Ordinarily, capital investment could be expected to rise as the economy picks up speed – to increase capacity, for example. Some current government tax breaks relating to built assets are helpful to encourage capital investment. However, many businesses’ forward plans and investment decisions are now conditional on a number of external factors – returning consumer and business demand, no further restrictions in response to the pandemic or impacts from other major issues confronting the UK. Construction demand will adjust and sector nuances will be evident. This is already happening, in the commercial sector for example, where offices and retail impacts are clear.

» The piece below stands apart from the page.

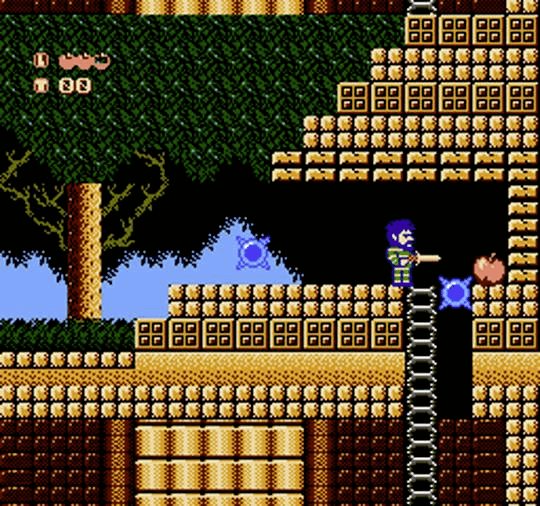 Monty no Doki Doki Daisasso screenshot 3 for Famicom Disk System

Logistics-related sectors will continue to see strong construction demand from port development and associated infrastructure, facilities and warehousing capacity. Trends within sectors will influence associated demand – prime versus non-prime commercial property, and newer versus older properties where environmental requirements may bring additional costs for retrofitting or improvement in line with tenants’ demand and expectations. The repurposing of commercial sector built assets is likely to introduce additional demand for construction services, as firms’ office footprints and requirements for floorspace are reviewed as a result of adjustments to different ways of working.
Aecom’s baseline forecast for tender prices is for a 4% increase from Q3 2021 to Q3 2022, and a 4% rise from Q3 2022 to Q3 2023. Risks are to the upside across the first 12-month period, with upside risks again over the second 12-month forecast period. The baseline forecast scenario sees a continuation of the incomplete economic recovery. Significant inflationary pressures will remain. The pervasive nature of the inflation pressures means it is almost certain that tender prices will rise across more of the supply chain. However, evident market competition in some sectors and locations will limit the extent of price rises to some degree. This does not mean that excessive risk transfer will be accepted, though. There has been a tangible change by the supply chain in what is deemed an acceptable level of risk.